Script-doctor caché de la plupart de ses films, Gérard Lanvin n'a aucune velléité d'écriture: "J'ai fait un disque avec mon fils. Tout ce que j'ai eu à dire, notamment sur la politique, j'ai pu les dire en chanson, parce qu'une chanson, c'est 3 minutes. Un film, ce n'est pas la forme d'écriture que je préfère, parce que je ne sais pas construire les histoires. Par contre, je corrige toujours les dialogues de mes scènes, parce que ça me plaît. J'essaie toujours d'amener un peu de drôlerie, à ma manière."

Depuis 2015, Gérard Lanvin a réduit ses apparitions médiatiques. Il a eu deux rôles principaux au cinéma (Papi Sitter en 2020, puis J'adore ce que vous faites) et deux caméos (dans Bronx, puis Envole-moi). Il s'oriente désormais vers la télévision, où il vient d'émouvoir cinq millions de téléspectateurs avec Les Enfants des justes, un téléfilm sur la Seconde Guerre mondiale réalisé par son ami Fabien Onteniente.

"J'ai envie d'aller vers les unitaires télé. C'est un kiff pour moi. C'est 22 jours de tournage. C'est plein pot. Quand on travaille au cinéma, c'est deux mois, et pas forcément tous les jours. On perd beaucoup de temps à attendre. J'ai aimé le rythme de la télé. Il y a aussi des sujets à traiter en télé qui sont vachement importants, vachement intéressants. Là, je vais en faire un autre avec Fabien."

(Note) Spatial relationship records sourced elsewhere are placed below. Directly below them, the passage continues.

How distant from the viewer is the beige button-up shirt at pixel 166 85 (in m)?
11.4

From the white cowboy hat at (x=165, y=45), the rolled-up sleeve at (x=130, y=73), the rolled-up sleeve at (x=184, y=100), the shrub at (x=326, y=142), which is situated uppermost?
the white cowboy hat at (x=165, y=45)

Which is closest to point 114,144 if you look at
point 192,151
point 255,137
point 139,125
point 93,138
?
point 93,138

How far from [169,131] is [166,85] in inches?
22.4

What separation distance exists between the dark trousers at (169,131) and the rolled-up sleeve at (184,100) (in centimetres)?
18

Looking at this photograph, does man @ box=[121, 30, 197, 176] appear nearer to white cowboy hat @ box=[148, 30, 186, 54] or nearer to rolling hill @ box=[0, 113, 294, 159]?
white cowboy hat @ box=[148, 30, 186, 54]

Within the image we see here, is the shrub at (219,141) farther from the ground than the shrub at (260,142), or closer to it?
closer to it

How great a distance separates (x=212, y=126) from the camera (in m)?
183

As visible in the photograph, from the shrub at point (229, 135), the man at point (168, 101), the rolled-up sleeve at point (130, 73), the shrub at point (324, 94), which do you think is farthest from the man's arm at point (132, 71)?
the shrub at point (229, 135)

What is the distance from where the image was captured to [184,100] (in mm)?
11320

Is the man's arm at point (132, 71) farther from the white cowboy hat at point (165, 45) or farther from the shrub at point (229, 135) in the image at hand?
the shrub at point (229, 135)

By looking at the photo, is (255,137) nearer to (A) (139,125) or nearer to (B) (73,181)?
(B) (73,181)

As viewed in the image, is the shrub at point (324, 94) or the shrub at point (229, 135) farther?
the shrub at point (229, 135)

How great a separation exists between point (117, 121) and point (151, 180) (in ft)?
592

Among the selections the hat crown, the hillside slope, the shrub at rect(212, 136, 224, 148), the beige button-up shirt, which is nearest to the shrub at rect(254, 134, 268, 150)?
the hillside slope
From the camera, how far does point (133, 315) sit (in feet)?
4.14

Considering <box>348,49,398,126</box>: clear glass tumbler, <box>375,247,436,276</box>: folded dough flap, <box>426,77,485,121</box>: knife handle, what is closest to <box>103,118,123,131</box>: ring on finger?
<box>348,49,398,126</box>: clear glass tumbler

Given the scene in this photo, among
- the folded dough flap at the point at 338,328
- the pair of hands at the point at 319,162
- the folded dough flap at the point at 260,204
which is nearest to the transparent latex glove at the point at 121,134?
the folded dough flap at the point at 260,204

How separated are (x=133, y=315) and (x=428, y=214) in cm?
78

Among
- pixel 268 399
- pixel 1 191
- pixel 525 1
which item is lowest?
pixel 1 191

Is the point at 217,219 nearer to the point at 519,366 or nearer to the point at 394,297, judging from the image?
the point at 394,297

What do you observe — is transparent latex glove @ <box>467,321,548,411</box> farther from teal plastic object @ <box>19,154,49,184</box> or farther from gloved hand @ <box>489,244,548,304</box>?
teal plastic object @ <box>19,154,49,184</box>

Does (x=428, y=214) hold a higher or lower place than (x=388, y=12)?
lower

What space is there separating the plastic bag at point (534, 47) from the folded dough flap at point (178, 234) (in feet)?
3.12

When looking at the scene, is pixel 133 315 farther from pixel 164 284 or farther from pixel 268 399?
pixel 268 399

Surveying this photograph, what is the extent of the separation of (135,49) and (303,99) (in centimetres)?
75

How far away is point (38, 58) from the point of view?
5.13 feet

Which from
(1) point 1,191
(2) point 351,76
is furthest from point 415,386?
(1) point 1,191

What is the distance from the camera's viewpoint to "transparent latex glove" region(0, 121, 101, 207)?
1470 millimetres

"Ils ont besoin de moi comme un ancien"

A 71 ans passés, Gérard Lanvin accepte qu'il ne puisse plus jouer que des patriarches et des grands-pères. "Avec le temps qui passe, ils ont besoin de moi comme un ancien, et c'est tant mieux. Jusqu'à présent, au cinéma, c'était Dussollier qui avait ces rôles. Ça me va très bien parce qu'en vieillissant, vous avez envie de ça. J'ai abandonné le film d'action. Ça serait compliqué à mon âge d'aller courir derrière une bagnole! D'ailleurs, il faudrait pouvoir courir mieux!" Il s'apprête néanmoins à reprendre son rôle d'Alain Colonna dans Quatre Zéros, suite de la comédie de foot culte des années 2000.

Au crépuscule de sa carrière, il lui reste comme son personnage dans J'adore ce que vous faites un carnet compilant les articles de presse le mentionnant. Un document précieux conçu pour les besoins du film et qui rappelle de bons souvenirs au comédien, qui n'avait gardé aucune trace de ses apparitions médiatiques: "Ma mère collectionnait les coupures de presse, puisque toutes les mamans font ça, mais ma mère n'est plus là depuis un moment..."

"J'ai été surpris du contenu", ajoute-t-il. "Il y avait tout. J'ai trente ans de moins sur certaines photos avec Michel Blanc dans Marche à l'ombre. Je me suis pris ça en pleine gueule. C'était quand même des films qui cartonnaient! C'était que des moments joyeux!" Lanvin a rapporté l'objet chez lui, pour sa famille. "Quand je ne serai plus là, ça sera un document sur un parcours qui aura été magnifique et plein de bonheur."